Closed sudo-jarvis closed 8 months ago
Hi @Julian , I have framed this initial PR for adding support for multiple dialects to our lexer. I wanted to get your insights before I proceed further.
Some of the pending things:
1. Figuring out how to fetch keywords for each dialect:
The function jsonschema.Draft7Validator.VALIDATORS.keys()
doesnt seem to contain all the keywords for the dialect. Eg. keywords such as $anchor
, $vocabulary
are present here: https://www.learnjsonschema.com/2020-12/ but not present in the function output. So we might need to make a list of these keywords manually.
2. Optimizing and simplifying the code further
3. Identifying when the object is a schema and when not
@Julian , please have a look
Cases handled-
Sample:
- [x] ~~Embedded schemas can have a different dialect.~~ Sample:
- [x] ~~The presence of an identifier ($id or id depending on dialect) determines that the subschema is schema resource.~~ Sample:
- [x] ~~Treat an unknown dialect as an embedded schema even though I don't know if it declares an identifier and treat all properties as non-keywords.~~ Sample: **Need to find a way to figure out this -** - [ ] Properties are only keywords inside schemas.
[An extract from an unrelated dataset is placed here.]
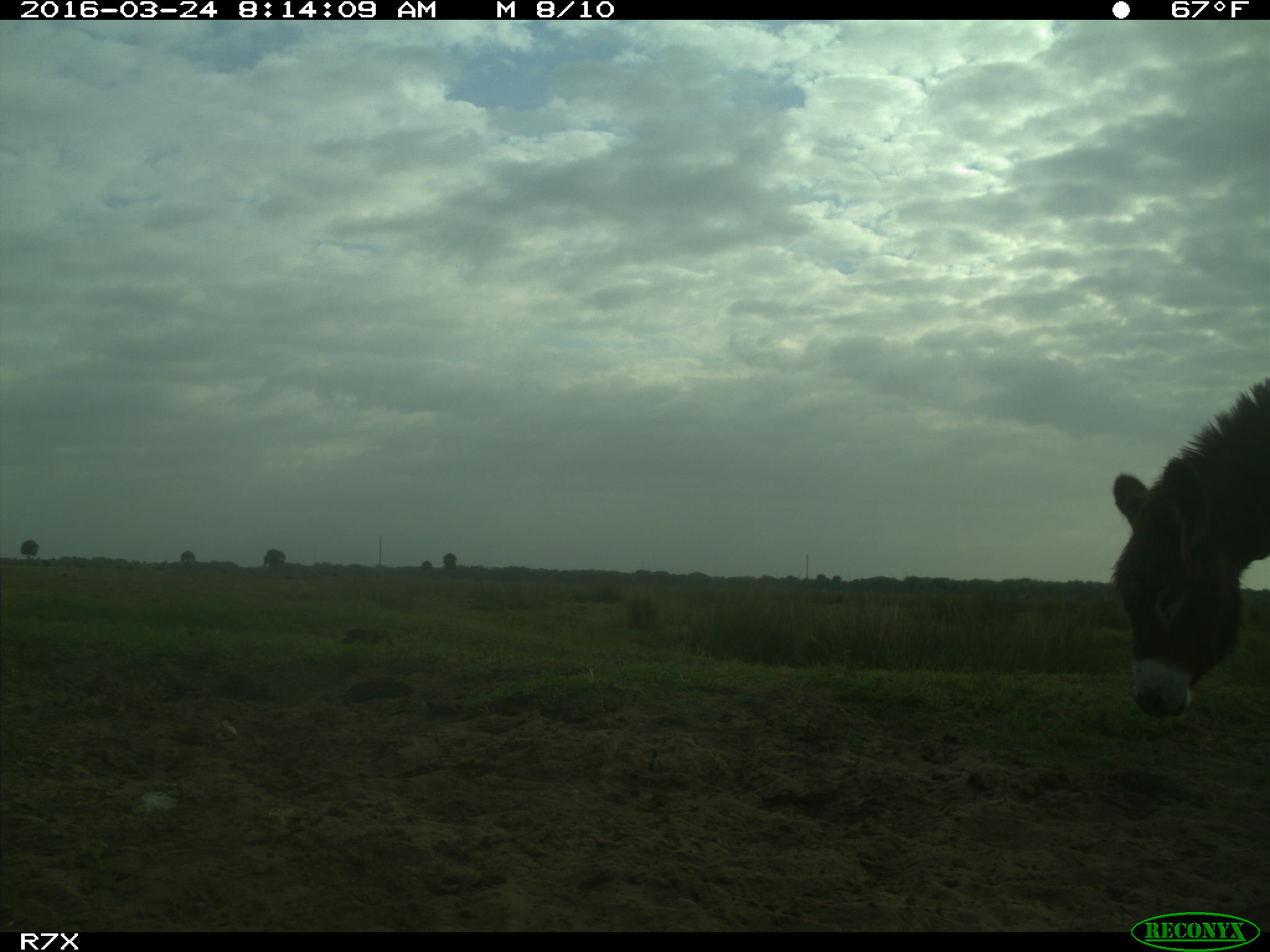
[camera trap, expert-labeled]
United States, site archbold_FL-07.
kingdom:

The function jsonschema.Draft7Validator.VALIDATORS.keys() doesnt seem to contain all the keywords for the dialect. Eg. keywords such as $anchor, $vocabulary are present here: https://www.learnjsonschema.com/2020-12/ but not present in the function output. So we might need to make a list of these keywords manually.
Yeah I forgot -- I was going to say the only ones you'll be missing are the annotation keywords, but you're right, $anchor
and $dynamicAnchor
also won't be there, nor even will then
as it's handled by if
.
As I mentioned elsewhere, someday this will live in jsonschema-specifications
, so I guess do whatever is easiest for you to make sure you've got them, whether that's hardcoding the list from scratch or else using jsonschema.SomeValidator.keys() | {"missing", "keywords"}
.
The second thing you need is what I mentioned in the Bowtie pull request. You need a way to explicitly indicate what dialect a schema with no $schema
is.
So you want a classmethod, JSONSchemaLexer.with_implicit_dialect(dialect: URI) -> JSONSchemaLexer
that takes a dialect to assume and then selects that dialect's keywords, unless of course the schema ends up containing a $schema
keyword, in which case you use that URI.
But I'd add that ASAP, once you have it, we can think about merging this on the Bowtie side because Bowtie has that info (which dialect to assume) to provide.
Oh, and since I didn't say it, nice progress already!
@Julian, Added support for specifying dialect while instantiating the JSONSchemaLexer. JSONSchemaLexer()
creates the default lexer without any dialect specified while JSONSchemaLexer(dialect_uri)
creates the lexer with the specified dialect.
Samples:
1. When nothing is specified:
**2. When no schema keyword is specified but specified dialect is `2020-12`:**
**3. When schema specifies `2019-09` but dialect explicitly specified is `2020-12`, the `$schema` keyword takes precedence:**
Very nice. Will have a look at the code but screenshots look good.
Another issue to be aware of is that not all dialects support boolean schemas, so that's another thing we could highlight correctly as an edge case.
Specifically, drafts 3 and 4 do not, so if you encounter a boolean in a place where a schema belongs we could highlight that in an error color. But let's do that kind of thing later, it will require knowledge about which keywords contain schemas I think. (Open an issue though maybe if you don't mind).
Nice! Let's merge this and see how it goes. Well done.
This PR addresess adding support for multiple dialects in the lexer.